Not that it is difficult to account for the deception itself. No instinct is more fundamental and irresistible than that of concealment. The primary fear of molestation or harm in which it originates becomes, in a social state of sophistication and artifice, fear of exposure. With increased development, such complex and opposing factors as pride and shame, avarice and generosity, ostentation and modesty, lead us to hide things. We hide all sorts of things, good and bad; faults, virtues, deficiencies, accomplishments, hoardings, and charities. We hide from ourselves as well as from others. The left hand is as a rule not on terms of confiding intimacy with the right, whether it is scattering seeds of kindness or getting into mischief. In the mental realm the same trick of camouflage prevails. Out of spiritual cowardice we conceal from ourselves the disturbing facts of life, and purchase optimism at the easy price of sentimentalism.

But just why this ubiquitous habit should be the peculiar province of the satirist, is another psychological problem; and as such, is best reached through a psychological solution. Why is there about deception something inherently repugnant and at the same time automatically amusing? Why is our incorrigible human predilection for belonging to the Great Order of Shams equalled only by our incorrigible human predilection for joyous exposure of others? The game seems to be mutual and perpetual, and the honors about even.

The repugnance undoubtedly comes less from a noble devotion to truth than from the dislike we all have of being deceived. Nothing do we discover with more exasperation, and admit with more reluctance than the fact that we have been fooled or hoodwinked. It is an experience that fosters present irritation and future distrust; but one which, from its very nature, demands the retort ironic rather than the lofty indignation accorded to an open injury. Most emphatically “We all hate fustian and affectation,” and any knavish trickery, especially in others.

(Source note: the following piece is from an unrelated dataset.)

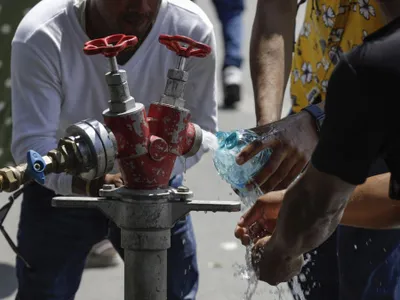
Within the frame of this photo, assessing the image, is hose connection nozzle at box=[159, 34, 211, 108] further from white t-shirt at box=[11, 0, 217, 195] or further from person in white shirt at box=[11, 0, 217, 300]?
white t-shirt at box=[11, 0, 217, 195]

The amusement arises from the triumph of frustrating this attempt at deceptive concealment, intensified by the pleasure in perceiving an incongruity—in this case, between the assumed and the actual—which is the essence of humor.[51] The zest lies in the endless sport of hide and seek, veiling and unveiling, blowing bubbles and pricking them, which is exhilarating through the play of wits and the fun of outwitting.[52]